Yes, we should have started in the 70's. But new power plants don't (or don't have to, at least) take decades to build. Japan on average takes just four years to build a nuclear power plant, from the first moment a plant is proposed to the time it begins normal operation.

No, CO2 levels won't drop, but emissions would. Is going to take a lot more work to remove the CO2 we've already emitted.

As for mass transit, yes rail takes years to decades to build right- and we should start now. But improving the bus system in many cities (which is often woefully inadequate, or viewed as only being for those who can't afford cars) could be done in a matter of a few years. Just secure the funding, plan the routes, buy the buses, hire the drivers, and go. Unlike rail, bus systems can be changed as data comes in about how people use the system. They are far less GHG-intensive than personal cars (though not as good as rail, of course), and can use alternative fuels more easily than other cars. There is no reason why a central bus depot, where all the buses refuel, can't provide biodiesel, vegetable oil, hydrogen made from water and green power, or any other fuel you like.

As for being a catastrophic event for people, this is only if they don't react responsibly. We need to make information available to everyone and if they don't take advantage of money-saving efficiency improvements, well, that was their choice. Perhaps there could be government-subsidized light-bulb exchange programs and such for the particularly low-income people in society who really can't afford the up front cost of newer technology.

We need to educate people to think past the sticker price of things into lifetime costs. Yes a dimmable CFL is $12 but over its lifetime it still costs $70 less than the $1 incandescent- that savings is equal to a week's gas!
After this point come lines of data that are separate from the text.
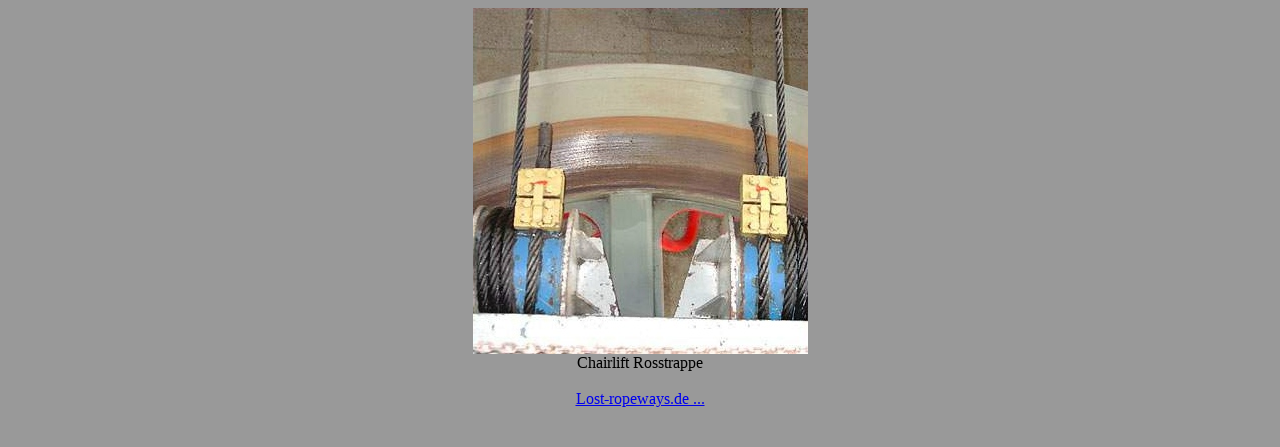

--- FILE ---
content_type: text/html; charset=UTF-8
request_url: http://lost-ropeways.de/pictures/img.php?s=eslthale19.jpg&t=Chairlift%20Rosstrappe
body_size: 276
content:
<html>

<head>
<meta http-equiv="Content-Type" content="text/html; charset=windows-1252">
<title>Lost-Ropeways.de -- Seilbahnen / Ropeways</title>
</head>

<body bgcolor="#999999" text="#000000">
<div align="center">

<img border="0" src="eslthale19.jpg" alt=" Chairlift Rosstrappe ">

<br>
Chairlift Rosstrappe<br />
<br />
<a href=\"http://lost-ropeways.de\">Lost-ropeways.de ...</div>
</body>

</html>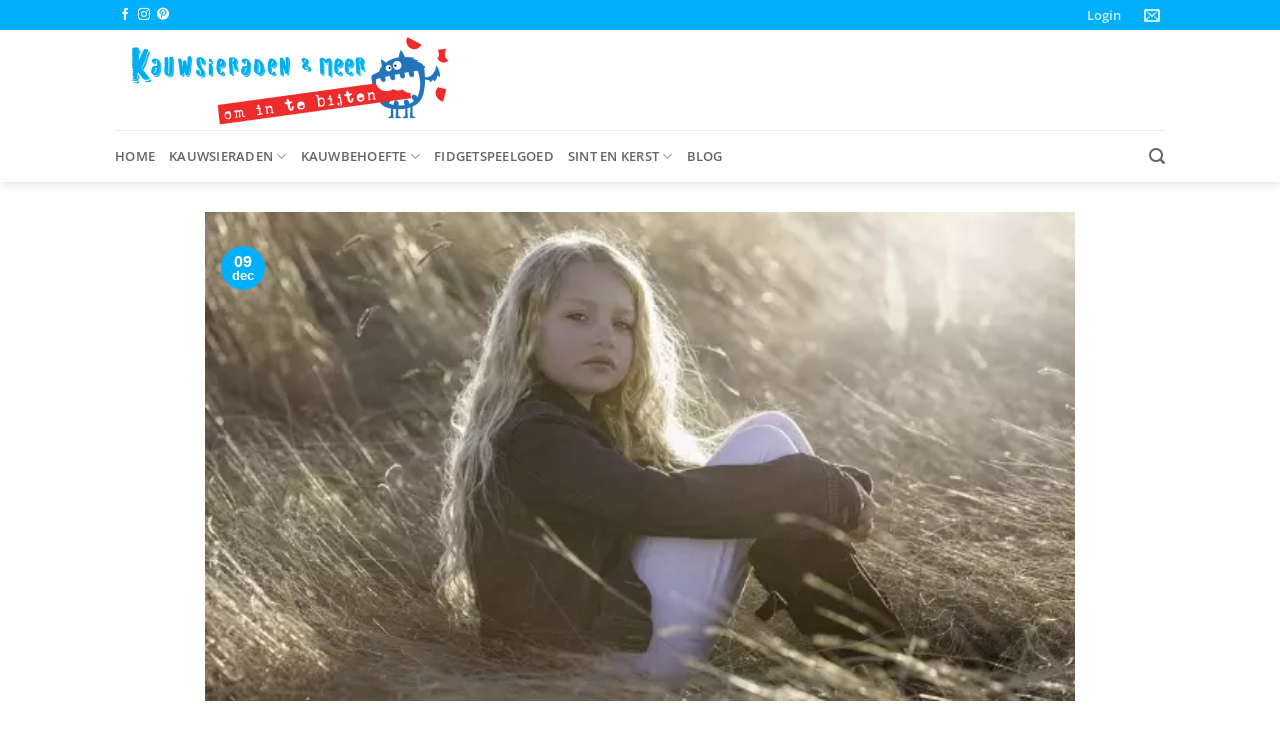

--- FILE ---
content_type: application/x-javascript; charset=utf-8
request_url: https://consent.cookiebot.com/1c763f2e-0300-447d-aa69-54cf47583938/cc.js?renew=false&referer=kauwsieradenenmeer.nl&dnt=false&init=false
body_size: 217
content:
if(console){var cookiedomainwarning='Error: The domain KAUWSIERADENENMEER.NL is not authorized to show the cookie banner for domain group ID 1c763f2e-0300-447d-aa69-54cf47583938. Please add it to the domain group in the Cookiebot Manager to authorize the domain.';if(typeof console.warn === 'function'){console.warn(cookiedomainwarning)}else{console.log(cookiedomainwarning)}};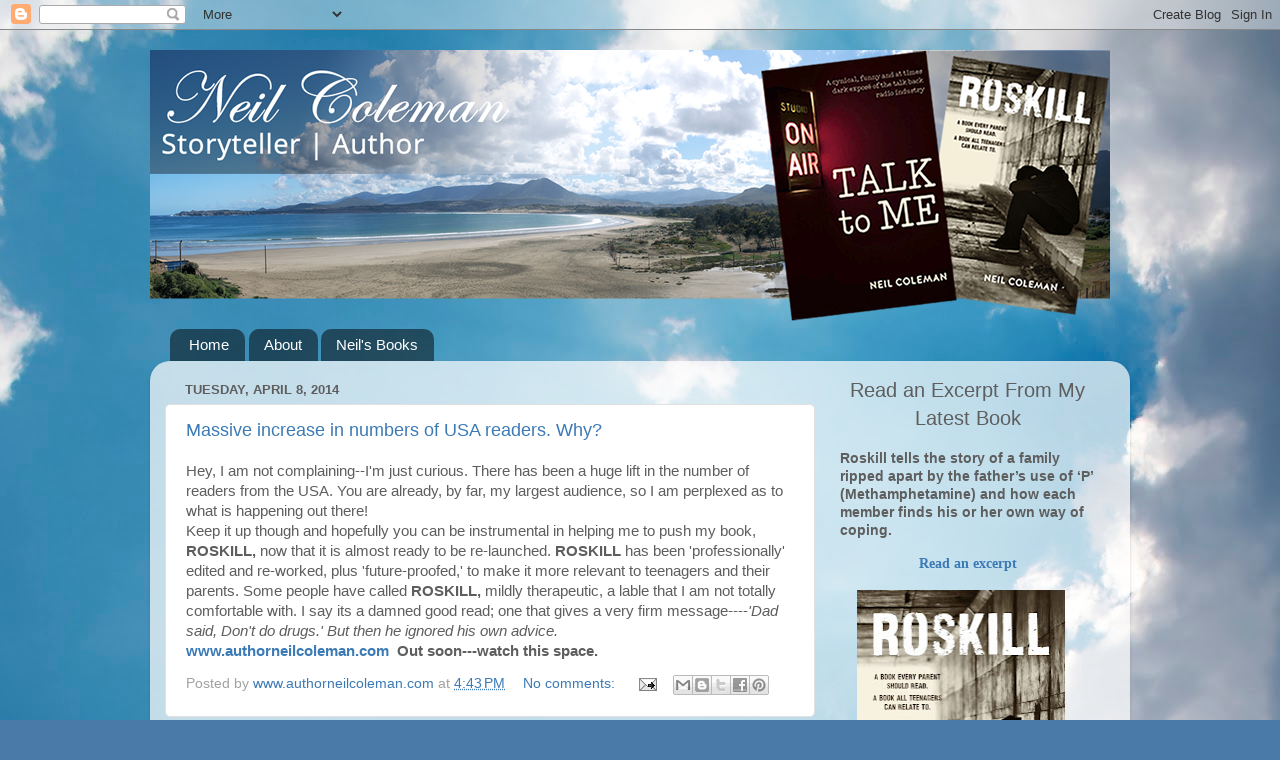

--- FILE ---
content_type: text/html; charset=UTF-8
request_url: http://www.authorneilcoleman.com/b/stats?style=BLACK_TRANSPARENT&timeRange=ALL_TIME&token=APq4FmBHjl6uU9VQxJJ9N3aa2FGZzjoMlvesaXr73BKxoFhr-CCKVNqknT8ZTR20y16Tbxnbl1iR6YPyn0SzyFR_vgticWS6VA
body_size: 261
content:
{"total":2722954,"sparklineOptions":{"backgroundColor":{"fillOpacity":0.1,"fill":"#000000"},"series":[{"areaOpacity":0.3,"color":"#202020"}]},"sparklineData":[[0,50],[1,69],[2,63],[3,81],[4,86],[5,67],[6,100],[7,73],[8,67],[9,74],[10,46],[11,20],[12,11],[13,13],[14,24],[15,12],[16,2],[17,2],[18,10],[19,29],[20,24],[21,18],[22,34],[23,66],[24,7],[25,6],[26,7],[27,8],[28,10],[29,5]],"nextTickMs":1200000}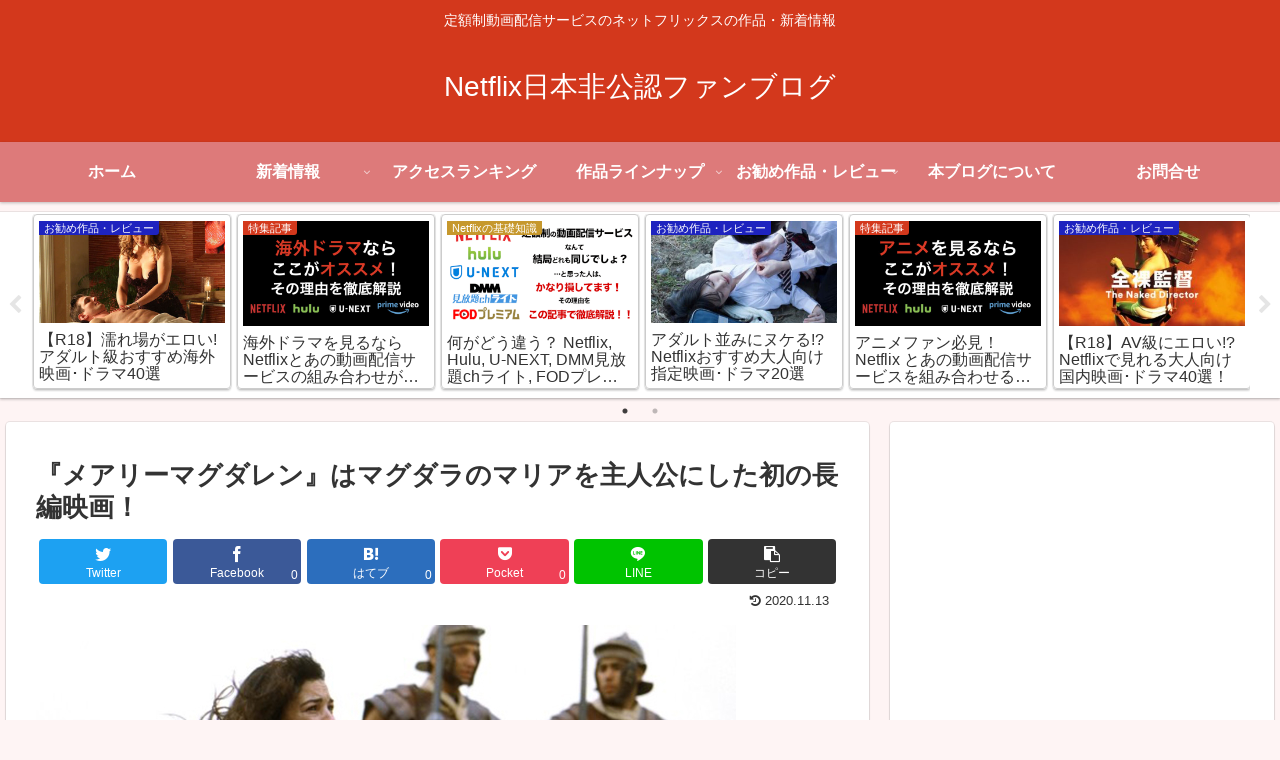

--- FILE ---
content_type: text/html; charset=utf-8
request_url: https://www.google.com/recaptcha/api2/aframe
body_size: 266
content:
<!DOCTYPE HTML><html><head><meta http-equiv="content-type" content="text/html; charset=UTF-8"></head><body><script nonce="lhESdenIS6zemj-nD5-ZpQ">/** Anti-fraud and anti-abuse applications only. See google.com/recaptcha */ try{var clients={'sodar':'https://pagead2.googlesyndication.com/pagead/sodar?'};window.addEventListener("message",function(a){try{if(a.source===window.parent){var b=JSON.parse(a.data);var c=clients[b['id']];if(c){var d=document.createElement('img');d.src=c+b['params']+'&rc='+(localStorage.getItem("rc::a")?sessionStorage.getItem("rc::b"):"");window.document.body.appendChild(d);sessionStorage.setItem("rc::e",parseInt(sessionStorage.getItem("rc::e")||0)+1);localStorage.setItem("rc::h",'1768659143020');}}}catch(b){}});window.parent.postMessage("_grecaptcha_ready", "*");}catch(b){}</script></body></html>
Yes, it takes a few seconds to unplug the TV and computer or a few dollars to buy a smart power strip, but that'll earn you $x per year, too, as will getting rid of that second refrigerator you use for beer and soda, or replacing it with a cooler that you use when you really need the space.

jump to top Anthony [TypeKey Profile Page] says:

It's still going to take years for a city to get a bus system started. There is a lot of work that has to happen. You have to buy and build transfer centers, you have to organize routes, hire and train drivers, deal with the inevitable propaganda war that will result because someone's upset that such and such house is right next to a bus line and that it is going to be soooo noisy now, or such in such bus doesn't pick me up at my door step. THEN, you is inevitably have a few bad apples that take the bond money and use it unwisely or unethically then that will just prove to everyone that this was a bad idea to begin with and it should be scrapped! Bla bla bla.

I live in Dallas, TX and we have an excellent public trans system. But even today, there are people griping and complaining about this and that. Just a few years ago a few suburbs elected to drop out of the collation. (Surprise, now they want back in.)

A good public trans system is not something simple to come by. It takes years (probably a decade or more) for people to really come around and not remember life without it. If those suburbs would have just waited another 7-10 years, they would have a connecting rail system. It takes time to build these things.

jump to top Dallas says:

Come on people, we see this every day in the comments, especially with regards to anything to do with cars. America will always have the people who will staunchly refuse to change their ways, and those people are obviously the majority. We'll see lots of people who are willing to make little changes and little concessions, but to make big changes like switching to public transit or moving closer to work or trading in the monster truck, and they act like you're asking them to find a pot of gold at the end of a rainbow or leap tall buildings with a single bound. I think they'd sooner vote for the communist party if it meant that they would lower the price of gas (and everything else).

jump to top Anonymous says:

The government will sooner or later make everyone live on the streets! I heard that the government is going to give $600 to every adult in every family by a sertant amount they make a year. The government will just end up with the money again anyway.